Tail-sitters combine the advantages of fixed-wing unmanned aerial vehicles (UAVs) and vertical take-off and landing UAVs, and have been widely designed and researched in recent years. With the change in modern UAV application scenarios, it is required that UAVs have fast maneuverable three-dimensional flight capabilities. Due to the highly nonlinear aerodynamics produced by the fuselage and wings of the tail-sitter, how to quickly generate a smooth and executable trajectory is a problem that needs to be solved urgently.
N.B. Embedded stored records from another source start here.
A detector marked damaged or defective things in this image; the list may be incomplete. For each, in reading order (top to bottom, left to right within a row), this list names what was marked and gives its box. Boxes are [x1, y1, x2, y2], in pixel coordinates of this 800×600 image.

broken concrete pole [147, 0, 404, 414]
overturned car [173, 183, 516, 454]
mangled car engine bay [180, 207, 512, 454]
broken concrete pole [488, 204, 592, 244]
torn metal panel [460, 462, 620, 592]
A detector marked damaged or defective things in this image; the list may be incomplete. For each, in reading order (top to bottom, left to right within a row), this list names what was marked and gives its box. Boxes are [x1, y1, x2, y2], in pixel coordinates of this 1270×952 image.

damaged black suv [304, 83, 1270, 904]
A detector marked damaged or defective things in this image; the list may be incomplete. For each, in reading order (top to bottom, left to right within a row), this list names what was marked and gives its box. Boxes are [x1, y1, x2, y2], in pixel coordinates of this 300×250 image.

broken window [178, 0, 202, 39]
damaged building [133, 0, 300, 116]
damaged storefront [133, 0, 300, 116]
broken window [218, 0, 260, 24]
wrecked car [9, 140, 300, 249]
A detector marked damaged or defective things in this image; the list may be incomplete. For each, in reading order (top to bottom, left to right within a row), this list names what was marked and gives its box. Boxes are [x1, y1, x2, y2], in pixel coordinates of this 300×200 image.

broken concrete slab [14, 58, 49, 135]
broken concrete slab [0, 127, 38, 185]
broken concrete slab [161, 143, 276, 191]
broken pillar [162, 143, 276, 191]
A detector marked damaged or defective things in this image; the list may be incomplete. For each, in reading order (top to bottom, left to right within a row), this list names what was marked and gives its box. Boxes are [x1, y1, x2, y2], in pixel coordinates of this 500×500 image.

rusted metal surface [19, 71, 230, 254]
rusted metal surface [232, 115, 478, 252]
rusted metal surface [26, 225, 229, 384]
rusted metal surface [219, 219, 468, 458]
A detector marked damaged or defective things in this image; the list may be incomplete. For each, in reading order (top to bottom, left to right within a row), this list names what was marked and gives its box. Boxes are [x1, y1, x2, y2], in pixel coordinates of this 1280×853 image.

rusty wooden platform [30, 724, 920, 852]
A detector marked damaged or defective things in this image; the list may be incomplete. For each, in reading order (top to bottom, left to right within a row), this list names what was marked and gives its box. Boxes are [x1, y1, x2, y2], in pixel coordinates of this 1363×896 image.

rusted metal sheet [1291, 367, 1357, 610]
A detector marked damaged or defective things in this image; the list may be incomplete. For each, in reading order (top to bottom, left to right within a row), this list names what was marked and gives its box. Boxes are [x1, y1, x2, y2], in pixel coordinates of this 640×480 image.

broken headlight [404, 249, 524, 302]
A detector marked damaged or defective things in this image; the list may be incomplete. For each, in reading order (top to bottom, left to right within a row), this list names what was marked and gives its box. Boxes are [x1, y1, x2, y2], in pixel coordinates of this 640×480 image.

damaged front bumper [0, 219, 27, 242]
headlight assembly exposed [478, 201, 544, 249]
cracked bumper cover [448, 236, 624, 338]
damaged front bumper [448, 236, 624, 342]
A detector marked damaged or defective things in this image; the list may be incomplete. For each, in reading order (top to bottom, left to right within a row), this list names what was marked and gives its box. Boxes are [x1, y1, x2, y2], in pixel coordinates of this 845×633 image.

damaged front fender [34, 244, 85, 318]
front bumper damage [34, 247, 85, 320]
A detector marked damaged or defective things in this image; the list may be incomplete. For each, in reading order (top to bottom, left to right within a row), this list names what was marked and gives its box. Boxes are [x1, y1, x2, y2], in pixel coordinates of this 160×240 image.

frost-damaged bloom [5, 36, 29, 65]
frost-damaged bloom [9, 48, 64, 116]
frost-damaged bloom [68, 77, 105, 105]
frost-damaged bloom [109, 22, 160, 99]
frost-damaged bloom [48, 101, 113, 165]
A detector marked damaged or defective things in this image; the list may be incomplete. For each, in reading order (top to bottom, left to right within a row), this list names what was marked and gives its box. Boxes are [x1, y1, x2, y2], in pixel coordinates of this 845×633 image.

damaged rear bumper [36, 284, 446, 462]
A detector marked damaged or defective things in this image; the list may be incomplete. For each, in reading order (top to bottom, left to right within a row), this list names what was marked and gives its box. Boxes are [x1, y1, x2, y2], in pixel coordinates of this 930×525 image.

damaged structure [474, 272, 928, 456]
We constrain the speed of the tail-sitter, eliminate the differential dynamics constraints in the trajectory generation process of the tail-sitter through differential flatness, and allocate the time variable of the trajectory through the state-of-the-art trajectory generation method named MINCO. Because we discretize the trajectory in time, we convert the speed constraint on the vehicle into a soft constraint, thereby achieving the time-optimal trajectory for the tail-sitter to fly through any given waypoints.

翻译：尾座式飞行器结合了固定翼无人机与垂直起降无人机的优势，近年来得到了广泛设计与研究。随着现代无人机应用场景的变化，要求无人机具备快速机动三维飞行能力。由于尾座式飞行器机身和机翼产生的强非线性气动特性，如何快速生成平滑且可执行的轨迹成为亟待解决的问题。我们通过约束尾座式飞行器的速度，利用微分平坦性消除轨迹生成过程中的微分动力学约束，并采用名为MINCO的先进轨迹生成方法分配轨迹的时间变量。由于对轨迹进行了时间离散化处理，我们将飞行器的速度约束转化为软约束，从而实现了尾座式飞行器在通过任意给定航点时的时间最优轨迹。